Partition Tolerance (P)#

  • Systems can work when the replicas of my system is partitioned into two different versions (not a table partition)
  • Distributed database capacity of maintaining an operational state
  • Even on a degraded state, it can offer system continuity
  • Databases geo-distributed, social networking, log aggregators, brokers, queues are all examples of such system
  • More related to BASE systems

Combination#

Consistency and Partition Tolerance (CP)#

  • Prioritizes the consistency and tolerance to partitioning
  • Sacrifices availability
  • Maintains consistency within all nodes that continue to operate in case of a network failure or partition
  • Allows disabling inconsistent nodes, makes them unavailable until consistency is restored
    • “I rather be unavailable than inconsistent”
    • “Inconsistency is non-negotiable”
  • Mix of BASE and ACID systems
  • We need to prioritize data precision, approximate transactional atomicity
  • Examples such as MongoDB, Cassandra, Couchbase, Etcd, Consul, etc.
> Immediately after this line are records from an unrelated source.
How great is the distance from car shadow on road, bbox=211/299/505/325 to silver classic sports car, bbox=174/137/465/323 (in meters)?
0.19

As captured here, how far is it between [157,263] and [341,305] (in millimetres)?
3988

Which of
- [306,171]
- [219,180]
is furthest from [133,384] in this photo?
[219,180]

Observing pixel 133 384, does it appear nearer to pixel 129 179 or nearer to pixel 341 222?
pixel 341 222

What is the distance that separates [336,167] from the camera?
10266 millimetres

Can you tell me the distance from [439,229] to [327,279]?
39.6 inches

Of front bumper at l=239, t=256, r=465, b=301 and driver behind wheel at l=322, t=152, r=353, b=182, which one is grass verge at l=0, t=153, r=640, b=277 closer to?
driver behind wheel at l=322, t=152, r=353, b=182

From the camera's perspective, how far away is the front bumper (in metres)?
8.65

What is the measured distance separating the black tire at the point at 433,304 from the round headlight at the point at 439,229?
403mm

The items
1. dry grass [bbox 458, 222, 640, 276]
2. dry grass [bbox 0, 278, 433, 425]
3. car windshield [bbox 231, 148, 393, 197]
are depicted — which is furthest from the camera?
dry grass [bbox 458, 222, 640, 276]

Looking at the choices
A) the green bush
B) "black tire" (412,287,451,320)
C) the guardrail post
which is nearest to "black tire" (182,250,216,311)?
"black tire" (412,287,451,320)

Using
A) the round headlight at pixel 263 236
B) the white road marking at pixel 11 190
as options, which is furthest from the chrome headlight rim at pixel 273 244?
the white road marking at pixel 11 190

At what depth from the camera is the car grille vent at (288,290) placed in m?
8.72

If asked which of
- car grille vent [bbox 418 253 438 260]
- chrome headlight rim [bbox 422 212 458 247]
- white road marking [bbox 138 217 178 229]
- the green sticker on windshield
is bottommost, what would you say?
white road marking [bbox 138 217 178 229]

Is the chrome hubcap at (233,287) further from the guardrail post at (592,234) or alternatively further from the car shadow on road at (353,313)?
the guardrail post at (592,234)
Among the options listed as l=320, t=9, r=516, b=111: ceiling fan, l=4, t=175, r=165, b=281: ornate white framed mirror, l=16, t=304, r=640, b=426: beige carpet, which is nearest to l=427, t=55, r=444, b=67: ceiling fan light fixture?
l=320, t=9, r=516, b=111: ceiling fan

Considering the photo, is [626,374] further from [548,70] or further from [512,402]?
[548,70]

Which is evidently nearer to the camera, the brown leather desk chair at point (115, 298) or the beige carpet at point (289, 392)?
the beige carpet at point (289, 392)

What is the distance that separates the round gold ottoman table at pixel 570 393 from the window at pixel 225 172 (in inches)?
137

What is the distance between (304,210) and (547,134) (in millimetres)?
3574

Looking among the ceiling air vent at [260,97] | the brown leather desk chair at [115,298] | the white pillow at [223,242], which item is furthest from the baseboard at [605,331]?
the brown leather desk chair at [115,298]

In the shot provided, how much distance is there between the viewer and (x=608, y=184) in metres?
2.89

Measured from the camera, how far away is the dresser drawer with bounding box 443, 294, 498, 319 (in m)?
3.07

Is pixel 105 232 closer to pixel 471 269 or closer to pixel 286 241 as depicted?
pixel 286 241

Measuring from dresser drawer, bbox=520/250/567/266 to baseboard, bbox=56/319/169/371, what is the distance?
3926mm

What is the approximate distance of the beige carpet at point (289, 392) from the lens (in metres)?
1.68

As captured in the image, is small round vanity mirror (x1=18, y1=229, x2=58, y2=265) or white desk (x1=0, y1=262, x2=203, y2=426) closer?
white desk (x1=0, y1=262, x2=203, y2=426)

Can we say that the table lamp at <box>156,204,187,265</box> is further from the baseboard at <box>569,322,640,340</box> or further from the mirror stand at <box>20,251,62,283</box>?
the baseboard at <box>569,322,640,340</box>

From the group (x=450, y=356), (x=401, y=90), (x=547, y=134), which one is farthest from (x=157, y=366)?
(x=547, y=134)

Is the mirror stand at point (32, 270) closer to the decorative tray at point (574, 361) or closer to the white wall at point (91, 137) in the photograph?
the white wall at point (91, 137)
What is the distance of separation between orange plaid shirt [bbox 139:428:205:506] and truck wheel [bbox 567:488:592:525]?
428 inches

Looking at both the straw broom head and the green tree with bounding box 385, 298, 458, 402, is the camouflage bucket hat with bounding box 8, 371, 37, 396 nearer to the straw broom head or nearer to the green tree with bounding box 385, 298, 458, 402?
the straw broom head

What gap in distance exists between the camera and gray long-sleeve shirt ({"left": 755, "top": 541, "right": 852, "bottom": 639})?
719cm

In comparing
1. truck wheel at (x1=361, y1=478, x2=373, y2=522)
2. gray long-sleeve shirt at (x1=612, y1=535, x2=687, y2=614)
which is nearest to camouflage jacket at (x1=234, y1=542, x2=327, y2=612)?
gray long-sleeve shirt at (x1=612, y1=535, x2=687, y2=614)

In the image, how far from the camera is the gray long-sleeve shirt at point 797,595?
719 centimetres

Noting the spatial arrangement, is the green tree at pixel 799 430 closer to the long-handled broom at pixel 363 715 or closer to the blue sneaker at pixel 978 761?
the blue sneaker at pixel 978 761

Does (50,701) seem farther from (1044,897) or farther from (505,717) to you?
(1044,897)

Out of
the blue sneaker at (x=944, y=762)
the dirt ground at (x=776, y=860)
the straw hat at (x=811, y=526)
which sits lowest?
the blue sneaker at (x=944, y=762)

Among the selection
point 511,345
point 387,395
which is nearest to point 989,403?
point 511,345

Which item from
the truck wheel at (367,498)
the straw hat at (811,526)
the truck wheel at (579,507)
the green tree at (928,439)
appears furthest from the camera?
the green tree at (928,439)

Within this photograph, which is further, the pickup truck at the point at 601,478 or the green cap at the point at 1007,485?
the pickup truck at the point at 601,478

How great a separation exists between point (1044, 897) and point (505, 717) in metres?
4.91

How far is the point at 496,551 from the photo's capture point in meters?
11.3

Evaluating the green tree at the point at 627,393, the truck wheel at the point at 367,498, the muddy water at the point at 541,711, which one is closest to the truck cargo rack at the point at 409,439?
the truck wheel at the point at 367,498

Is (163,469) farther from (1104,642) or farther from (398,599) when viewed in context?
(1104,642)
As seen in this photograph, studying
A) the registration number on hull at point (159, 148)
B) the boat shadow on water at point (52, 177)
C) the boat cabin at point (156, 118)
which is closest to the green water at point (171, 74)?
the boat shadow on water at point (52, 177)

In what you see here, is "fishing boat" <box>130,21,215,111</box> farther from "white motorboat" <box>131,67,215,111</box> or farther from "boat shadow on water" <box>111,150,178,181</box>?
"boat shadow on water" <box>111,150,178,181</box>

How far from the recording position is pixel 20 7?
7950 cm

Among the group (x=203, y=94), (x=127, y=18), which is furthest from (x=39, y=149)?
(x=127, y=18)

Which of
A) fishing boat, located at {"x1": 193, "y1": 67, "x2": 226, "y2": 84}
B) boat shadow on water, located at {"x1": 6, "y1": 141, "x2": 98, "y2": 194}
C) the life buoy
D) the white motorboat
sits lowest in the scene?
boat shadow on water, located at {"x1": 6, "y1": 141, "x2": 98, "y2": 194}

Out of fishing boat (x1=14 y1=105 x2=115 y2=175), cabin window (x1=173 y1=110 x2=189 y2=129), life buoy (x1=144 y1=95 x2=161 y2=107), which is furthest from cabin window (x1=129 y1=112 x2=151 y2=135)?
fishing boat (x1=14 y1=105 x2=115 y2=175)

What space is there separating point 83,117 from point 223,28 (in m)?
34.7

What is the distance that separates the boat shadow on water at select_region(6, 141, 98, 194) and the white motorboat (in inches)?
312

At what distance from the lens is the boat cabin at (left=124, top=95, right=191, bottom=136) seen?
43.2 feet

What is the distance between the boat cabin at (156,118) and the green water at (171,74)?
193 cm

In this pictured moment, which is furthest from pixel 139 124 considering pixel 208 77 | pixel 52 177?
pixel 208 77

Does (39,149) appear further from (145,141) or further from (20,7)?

Availability and Partition Tolerance (AP)#

  • Prioritizes high availability and partition tolerance
  • Sacrifices consistency
  • Every node stays available for querying, independently of its up to date state
  • During the synchronization process, all nodes will continue responding
  • More important than maintaining consistency
  • Examples of such databases are: DynamoDB, CouchDB, Cassandra (depending on its configuration), SimpleDB, etc.
  • Base systems

Consistency and Availability (CA)#

  • Prioritizes consistency and availability
  • Sensible to data partition
  • In cases of a network failure or partition, the system can stay completely inoperational
  • Centralized databases, traditional SQL databases, MySQL/MariaDB, PostgreSQL, Oracle, SQL Server, Redis Standalone, Memcached Standalone are all examples of such database
  • Leans towards ACID rather than BASE

CAP model today#

  • 2/3 is not extremely exclusive
  • Excessive simplification is not real in modern technology
  • Consistency and availability (on/off)
    • Layers of unavailability – not on or off
  • Level of Consistency is not binary
    • We can have different levels of consistency
    • There are moments where we are 100% consistent, while moments we are not

PACELC theorem#

  • Complementary to CAP – used as an “extension to CAP”
  • Helps us identify gaps that CAP does not cover (partition is not always available)
  • Mainly related to AP, CP models
  • Helps us understand the answer of:
    • “What should the system prioritize when it’s not functioning correctly?”
    • “What should it prioritize when a partitioning happens between the nodes?”
    • “Is it possible to operate with more than one level of consistency?”
  • When a Partitioning of network (P) happens between the nodes of the system, it is necessary to choose between Consistency (C) or Availability (A)
  • If there is a partition (P), we should choose between Availability (A) and Consistency (C)
  • If there is no partition, we choose between Latency (L) and Consistency (C)
  • Even on normal conditions, we have to make hard decisions
  • More guarantee in exchange of response time
  • Response time in exchange of Consistency
  • Strong Consistency
  • Eventual Consistency
  • Both theorem are not mutually exclusive, but complementary to each other

Applying PACELC#

  • PA/EL
    • On Partition, Availability; Else, Latency
    • Normal: Prioritizes latency instead of consistency
    • In partition: Prioritizes availability instead of strong consistency
    • Model of pure eventual consistency
    • High write performance
    • Accept versions different of the data
  • PC/EL
    • On Partition, Consistency; Else, Latency
    • Normal: Prioritizes latency and high throughput in exchange of consistency
    • In partition: Prioritizes consistency
    • Can be unavailable until the cluster recovers and it comes back at operating
    • Minimum consistency during failures is non-negotiable
    • Accepts eventual consistency, but only when all nodes are available
  • PA/EC
    • On Partition, Availability; Else, Consistency
    • Normal: Prioritizes strong Consistency
    • In Partition: Prioritizes availability
    • Assumes eventual consistency as a last resort
    • CRDTs - Conflict-Free Replicated Data Types
    • Hybrid context in microservices
  • PC/EC
    • On Partition, Consistency; Else, Consistency
    • Normal: Prioritizes consistency instead of latency
    • In partitions: Prioritizes consistency instead of availability
    • Conservative model of consistency
    • Data precision is the most important